Maeve got bit that time, that first time we went out to the mainland.
Nearly exactly three years after Mam died, so it was. I’m not sure she’d have wanted to linger longer, even for me.
We’ve been walking for a few hours inland, Maeve and me, when Maeve says to stop and show her where we are exactly. I open up the map, and she hunkers down on the ground and shields her eyes from the glare of the sun. I’ve one thick, dirty finger on the old paper, tracing the blue of the road. The big blue lines are still okay to trust, Maeve says. She’s different now, off-island, more awake, brighter in herself.
I stop and look around us again. Mostly the land is like on Slanbeg: green and brown and flat, cowering underneath the sky above it.
“Show me where we are,” Maeve tells me, and I crouch beside her in the dust.
It’s an old map, Maeve has explained to me before, and I know things won’t match up exactly. The smaller roads anyway have mostly been swallowed up by the woods, and maybe even the courses of rivers have changed, but I know where home is. I know the straight high road that goes all the way east.
I try to guess how far we’d have come along the road.
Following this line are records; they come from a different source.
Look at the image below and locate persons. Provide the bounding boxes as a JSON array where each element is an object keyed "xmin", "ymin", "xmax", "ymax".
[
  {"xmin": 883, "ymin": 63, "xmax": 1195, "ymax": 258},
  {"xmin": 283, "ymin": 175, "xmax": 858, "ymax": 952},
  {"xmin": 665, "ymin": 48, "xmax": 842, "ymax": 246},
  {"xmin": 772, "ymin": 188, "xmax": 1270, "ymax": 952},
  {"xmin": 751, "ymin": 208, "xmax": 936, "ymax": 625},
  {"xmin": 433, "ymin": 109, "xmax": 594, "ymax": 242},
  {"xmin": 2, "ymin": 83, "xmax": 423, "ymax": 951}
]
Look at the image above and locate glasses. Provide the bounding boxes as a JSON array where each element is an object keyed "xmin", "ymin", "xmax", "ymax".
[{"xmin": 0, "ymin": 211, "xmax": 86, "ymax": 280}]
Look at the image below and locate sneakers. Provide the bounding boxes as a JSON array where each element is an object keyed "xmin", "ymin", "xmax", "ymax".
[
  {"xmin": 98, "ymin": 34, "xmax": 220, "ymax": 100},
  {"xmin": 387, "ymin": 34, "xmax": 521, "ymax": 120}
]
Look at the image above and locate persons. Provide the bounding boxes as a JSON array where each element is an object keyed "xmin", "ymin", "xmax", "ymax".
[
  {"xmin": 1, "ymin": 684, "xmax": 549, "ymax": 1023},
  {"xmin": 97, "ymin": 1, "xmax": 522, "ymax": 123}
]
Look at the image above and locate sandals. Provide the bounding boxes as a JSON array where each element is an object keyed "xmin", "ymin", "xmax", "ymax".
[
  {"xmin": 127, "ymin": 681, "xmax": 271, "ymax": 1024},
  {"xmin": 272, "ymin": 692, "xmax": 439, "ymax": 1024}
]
Beside me, Maeve has stood to stare about us real obvious to let me know that this is serious and that I should be doing the same thing when I’m not looking at the map. She crouches again to look at the point I’d put my finger on, a spot nearly in the middle of Ireland, and I take my turn to throw my eyes around at the barren landscape. Doing it even more obviously. To poke fun, but to show her I’m on it as well, I’m ready.
“No,” Maeve says, “look again.”
It turns out that we’ve walked about a quarter of what I thought. At this rate, it would take four or five days to get to the east coast, and that’s if the map is mostly right. Not that Maeve would ever let us head east, I’d guess. That’s where Phoenix City is, off in that direction, somewhere toward or near Dublin. Only Maeve knows now.
“Think now about where to aim for tonight, where we’ll make camp.”
I don’t want her to think things are fixed just because she’s talking, just because we’re here now, though if I was asked why I was so angry with her still, I don’t know could I say.
I want to go east just so we can walk that road a little, and nearly point at a town some distance down the blue line in front of us, but in the end I put my hands behind my back and stare her out.
Maeve maybe doesn’t notice or maybe doesn’t care. She shakes her head beside me. “Too many places to hide in a town, too hard to keep an eye out for ourselves. Beware tall buildings,” and I stiffen up in annoyance because I’ve heard her say it a million times, but on she goes. “They’re liable to falling down. We’re headed south.” She’s murmuring to herself, her words, now they’re coming, tumbling out of her. Her voice is scratchy. “We’ll have to get through the town to stay on this road, and this road is the right one for meeting up with the bigger road. That’ll take us … here. We don’t want to be going through the village just when it’s getting dark.”
She gives a little nod at last. “Let’s camp here,” and she points to a stretch of blue beside a bend in the river. I can see how it’s a good place. If we’re lucky, we’ll be able to get off the road and get fresh water.
“Move out.”
I concentrate on keeping up, keeping my eyes on the road and trying not to get distracted by the changing landscape around us.
Maeve walks with purpose. She leans heavily on her stick, but her strides are strong. She is light on her feet, tense and quiet. There’s power in her yet.
I try to be quiet and vigilant. I try to be like Maeve even while I’m raging at her.
We stop to eat when the sun’s at its highest and hottest, taking shelter in the long shadows of a rough patch of ramshackle houses. It’s so good to sit, to flex my arms and to look at things that I have never seen before.
We each eat a potato and I eat two eggs, and I am about as close to full as I get. I watch carefully to make sure Maeve eats her share. She’s had a cough, and I can hear her wheeze. She hasn’t shaken off the winter yet. We make ourselves comfortable and well hidden under some trees, and I doze in the warmth.
After lunch, the sun is on our backs, and for a while the going feels easier. Once, late in the afternoon, I don’t pay enough attention and trip over my own feet, going flying, skinning my knees. Maeve stops and turns to watch me pick myself up, and after that we stop more often for water and to eat a little and to sit. I am young and strong; I can feel the strength in myself, waiting to be proven. And Maeve is old now, and a small bit sick, and still and all, it is she who slows herself to wait for me.
That’s what I remember most about all of that. The brief period I was happy, in between my mother dying and Maeve dying. A few hours on the mainland when I felt safe, when I felt like we had escaped something, and knew we were a family despite everything.